La proposta prevede una tassa del 2% sui patrimoni superiori ai 10 milioni di sterline e riaccende un dibattito che, anche in Italia, continua a dividere i partiti.
«Come milionari abbiamo un messaggio chiaro per voi, nuovo Primo Ministro: tassateci. Siamo orgogliosi di pagare e qui per rimanere». È questo il messaggio contenuto nella lettera aperta firmata da circa 120 milionari britannici e indirizzata al nuovo primo ministro Andy Burnham. L’iniziativa è stata promossa dall’organizzazione Patriotic Millionaires UK e tra i firmatari ci sono personalità provenienti da ambiti molto diversi. Dall’ex calciatore Gary Lineker, al regista di Love Actually Richard Curtis, al musicista Brian Eno fino all’esperto di clima Michael Berners-Lee. Nell’appello, i ricconi provano a smontare uno degli argomenti più usati nel dibattito sulle tasse ai grandi patrimoni. Vale a dire che un aumento della pressione fiscale spingerebbe i superricchi a trasferirsi all’estero. Magari attratti da provvedimenti come quello della flat tax per i patrimoni provenienti dall’estero, introdotto in Italia dal governo di Matteo Renzi.

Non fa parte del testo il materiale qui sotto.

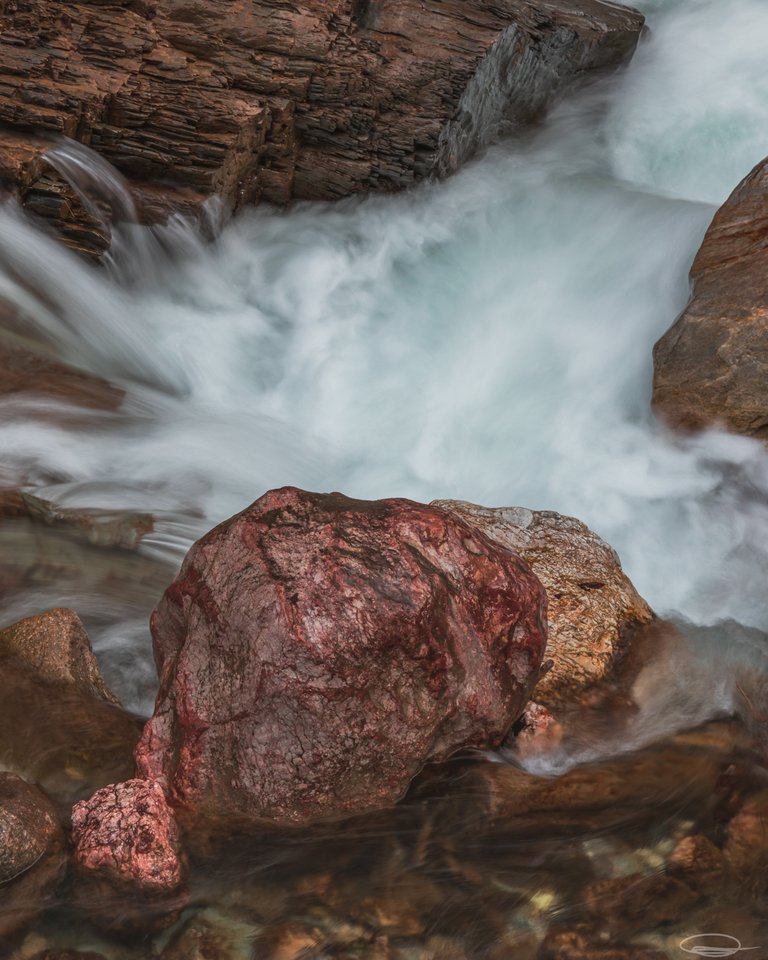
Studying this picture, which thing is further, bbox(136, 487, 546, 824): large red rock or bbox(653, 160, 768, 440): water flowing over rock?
bbox(653, 160, 768, 440): water flowing over rock

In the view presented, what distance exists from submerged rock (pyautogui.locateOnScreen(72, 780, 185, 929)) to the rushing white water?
958 mm

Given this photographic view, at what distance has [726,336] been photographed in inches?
239

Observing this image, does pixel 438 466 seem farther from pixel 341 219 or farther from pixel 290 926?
pixel 290 926

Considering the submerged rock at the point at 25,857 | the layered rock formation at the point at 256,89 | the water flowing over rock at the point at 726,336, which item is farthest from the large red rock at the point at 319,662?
the layered rock formation at the point at 256,89

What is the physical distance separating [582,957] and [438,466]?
393cm

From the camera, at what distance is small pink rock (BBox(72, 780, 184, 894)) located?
3.53 m

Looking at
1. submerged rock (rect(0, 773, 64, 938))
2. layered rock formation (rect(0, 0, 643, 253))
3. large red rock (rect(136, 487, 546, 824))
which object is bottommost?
submerged rock (rect(0, 773, 64, 938))

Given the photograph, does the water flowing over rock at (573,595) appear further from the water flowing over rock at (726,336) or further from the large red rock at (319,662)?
the water flowing over rock at (726,336)

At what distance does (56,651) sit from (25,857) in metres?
1.03

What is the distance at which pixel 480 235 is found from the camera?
347 inches

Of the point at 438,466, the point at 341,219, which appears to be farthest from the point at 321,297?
the point at 438,466

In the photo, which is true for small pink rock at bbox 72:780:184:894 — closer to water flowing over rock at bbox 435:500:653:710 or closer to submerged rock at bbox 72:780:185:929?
submerged rock at bbox 72:780:185:929

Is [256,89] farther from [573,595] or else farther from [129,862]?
[129,862]

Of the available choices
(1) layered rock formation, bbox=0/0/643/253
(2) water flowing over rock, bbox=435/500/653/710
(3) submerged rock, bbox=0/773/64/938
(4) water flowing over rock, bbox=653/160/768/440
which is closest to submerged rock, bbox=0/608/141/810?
(3) submerged rock, bbox=0/773/64/938
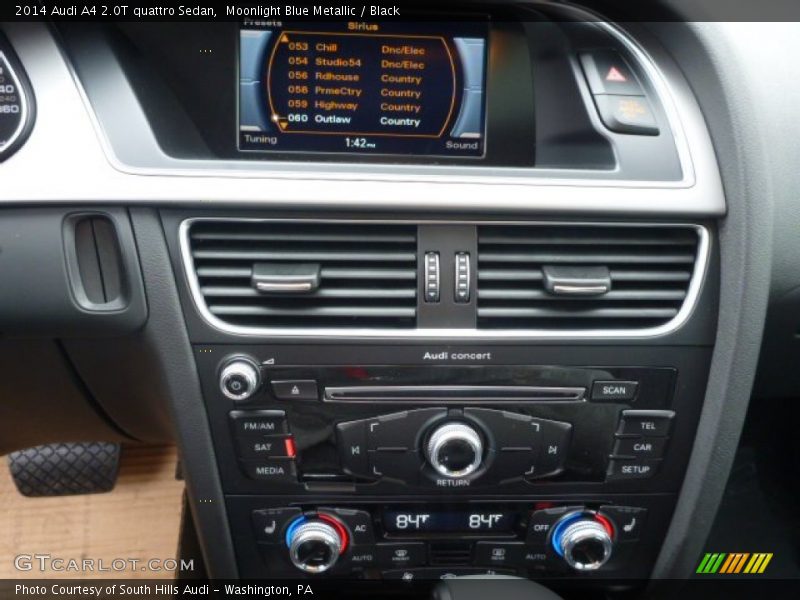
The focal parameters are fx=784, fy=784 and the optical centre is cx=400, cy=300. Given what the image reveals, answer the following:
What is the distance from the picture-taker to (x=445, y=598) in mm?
1388

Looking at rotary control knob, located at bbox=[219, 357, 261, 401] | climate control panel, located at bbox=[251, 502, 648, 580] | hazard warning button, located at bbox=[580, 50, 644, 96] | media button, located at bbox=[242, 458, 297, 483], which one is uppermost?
hazard warning button, located at bbox=[580, 50, 644, 96]

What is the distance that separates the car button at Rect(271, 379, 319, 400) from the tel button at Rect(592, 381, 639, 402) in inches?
18.4

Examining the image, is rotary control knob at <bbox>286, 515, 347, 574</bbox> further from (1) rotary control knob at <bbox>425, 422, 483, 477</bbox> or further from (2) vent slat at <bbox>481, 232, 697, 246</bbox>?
(2) vent slat at <bbox>481, 232, 697, 246</bbox>

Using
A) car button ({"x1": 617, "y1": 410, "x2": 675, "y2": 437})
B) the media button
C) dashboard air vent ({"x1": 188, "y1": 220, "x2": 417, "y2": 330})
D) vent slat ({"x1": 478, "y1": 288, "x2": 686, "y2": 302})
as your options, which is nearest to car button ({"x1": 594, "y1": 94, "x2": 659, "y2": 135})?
vent slat ({"x1": 478, "y1": 288, "x2": 686, "y2": 302})

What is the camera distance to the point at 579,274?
1.22 m

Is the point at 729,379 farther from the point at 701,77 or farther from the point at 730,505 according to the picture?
the point at 730,505

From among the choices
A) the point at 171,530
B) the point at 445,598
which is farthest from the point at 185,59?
the point at 171,530

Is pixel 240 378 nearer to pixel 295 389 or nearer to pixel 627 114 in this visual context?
pixel 295 389

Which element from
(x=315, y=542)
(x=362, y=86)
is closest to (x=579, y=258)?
(x=362, y=86)

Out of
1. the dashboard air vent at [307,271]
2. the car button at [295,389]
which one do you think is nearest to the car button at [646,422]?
the dashboard air vent at [307,271]

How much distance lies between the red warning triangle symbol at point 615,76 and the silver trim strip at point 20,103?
0.90 meters

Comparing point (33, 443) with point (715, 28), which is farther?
point (33, 443)

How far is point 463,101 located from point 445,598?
859 millimetres

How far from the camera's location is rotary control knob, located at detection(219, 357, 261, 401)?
4.11 feet
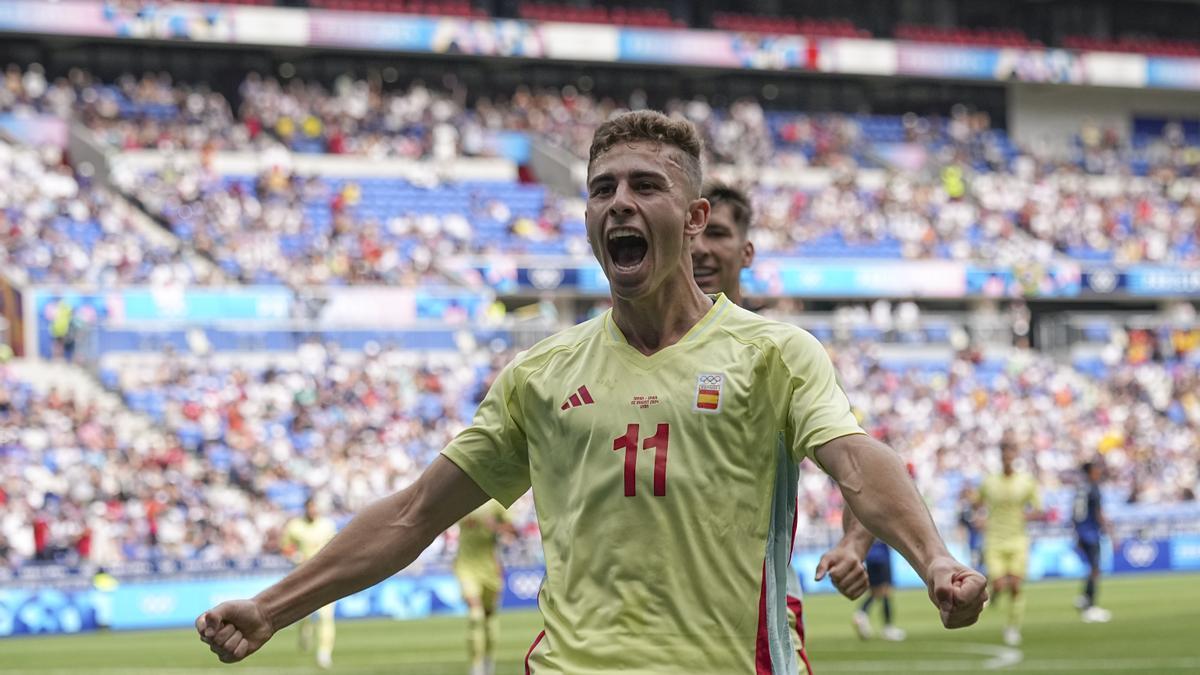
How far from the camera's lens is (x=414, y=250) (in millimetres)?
40281

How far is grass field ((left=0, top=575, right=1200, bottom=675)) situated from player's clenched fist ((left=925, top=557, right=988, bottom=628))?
14303mm

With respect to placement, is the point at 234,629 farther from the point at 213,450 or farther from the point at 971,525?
the point at 971,525

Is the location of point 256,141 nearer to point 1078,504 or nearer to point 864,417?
point 864,417

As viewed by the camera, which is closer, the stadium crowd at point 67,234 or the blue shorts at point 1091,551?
the blue shorts at point 1091,551

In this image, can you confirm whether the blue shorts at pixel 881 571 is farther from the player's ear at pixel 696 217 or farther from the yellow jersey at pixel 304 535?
the player's ear at pixel 696 217

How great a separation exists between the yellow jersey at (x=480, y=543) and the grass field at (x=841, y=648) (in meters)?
1.24

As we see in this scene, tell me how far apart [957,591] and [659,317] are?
133 cm

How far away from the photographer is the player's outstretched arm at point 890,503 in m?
4.08

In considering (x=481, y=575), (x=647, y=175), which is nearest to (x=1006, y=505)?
(x=481, y=575)

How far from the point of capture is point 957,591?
3938 mm

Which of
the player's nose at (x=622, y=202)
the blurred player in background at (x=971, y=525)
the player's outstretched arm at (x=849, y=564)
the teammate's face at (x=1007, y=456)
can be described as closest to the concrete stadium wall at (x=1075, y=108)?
the blurred player in background at (x=971, y=525)

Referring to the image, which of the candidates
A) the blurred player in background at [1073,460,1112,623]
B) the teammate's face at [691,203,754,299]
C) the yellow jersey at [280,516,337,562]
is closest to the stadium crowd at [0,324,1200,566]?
the yellow jersey at [280,516,337,562]

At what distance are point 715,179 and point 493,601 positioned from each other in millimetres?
10297

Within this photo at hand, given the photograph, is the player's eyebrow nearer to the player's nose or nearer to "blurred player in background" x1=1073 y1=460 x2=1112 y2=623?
the player's nose
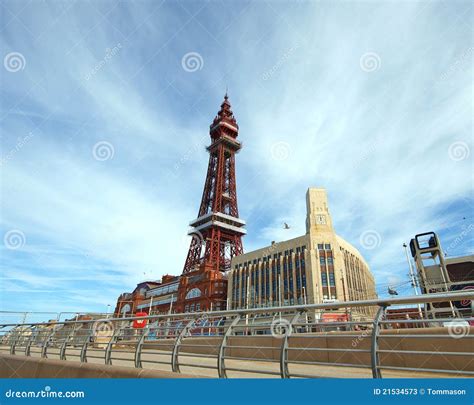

La lettera dei Patriotic Millionaires
I firmatari sostengono che l’aumento della tassazione non dovrebbe colpire «chi si alza ogni mattina per lavorare e guadagnarsi da vivere, ma coloro il cui reddito deriva principalmente dalla ricchezza che possiedono». Per i milionari, maggiori entrate nelle casse dello Stato consentirebbero di rafforzare il sistema sociale, economico e culturale del Paese. Durante la campagna elettorale anche Burnham aveva aperto alla possibilità di una tassa sui grandi patrimoni, ma l’ipotesi aveva incontrato l’opposizione dei partiti conservatori. Come ricordano Bbc, Repubblica e ricorda la leader del partito conservatore Kemi Badenoch, i residenti britannici possono già donare in modo volontario il denaro attraverso il sistema di donazioni. Tuttavia i firmatari richiedono proprio che diventi una legge istituzionalizzata e non resti una scelta personale.